• SUPPLIED PASSAGE:
A scheduled (January 3, 2012) foreclosure auction was averted due to a Chapter 11 Bankruptcy filing by LaGrave Reconstruction Company Several months later, the debt holder Amegy Bank of Houston finally completed foreclosure and became the landlord of the Cats.

On Tuesday, October 2, 2012, it was announced that LaGrave Field had been bought by an affiliate of the team's new ownership group for $4.5 million USD. The Cats eventually folded following the 2014 season. The facility has since been abandoned and vandalized, and in July 2017 the park suffered a fire in a concession stand.

===Demolition===
In June 2024, the Tarrant Regional Water District board voted to tear down the stadium. The water district included $200,000 for demolition in its 2025 budget. Demolition began in February 2025.

(Collected data entries)

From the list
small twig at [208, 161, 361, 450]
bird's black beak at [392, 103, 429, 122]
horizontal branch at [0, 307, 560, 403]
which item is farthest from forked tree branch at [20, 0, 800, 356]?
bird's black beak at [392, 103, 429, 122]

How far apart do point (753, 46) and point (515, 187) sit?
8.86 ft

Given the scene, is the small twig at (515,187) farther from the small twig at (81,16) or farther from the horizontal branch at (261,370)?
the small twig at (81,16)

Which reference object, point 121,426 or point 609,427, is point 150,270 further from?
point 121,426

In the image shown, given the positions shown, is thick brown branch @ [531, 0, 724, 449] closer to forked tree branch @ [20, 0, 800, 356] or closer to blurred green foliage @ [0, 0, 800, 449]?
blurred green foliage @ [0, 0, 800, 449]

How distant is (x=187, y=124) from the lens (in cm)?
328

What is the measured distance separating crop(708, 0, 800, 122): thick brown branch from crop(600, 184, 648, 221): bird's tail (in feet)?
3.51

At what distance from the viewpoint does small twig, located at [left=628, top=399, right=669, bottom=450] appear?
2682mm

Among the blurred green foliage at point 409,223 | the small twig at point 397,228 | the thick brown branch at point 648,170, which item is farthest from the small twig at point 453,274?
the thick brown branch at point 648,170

• EXERCISE: In the passage about LaGrave Field, what price did an affiliate of the team's new ownership group pay for the stadium?

• ANSWER BELOW: $4.5 million USD.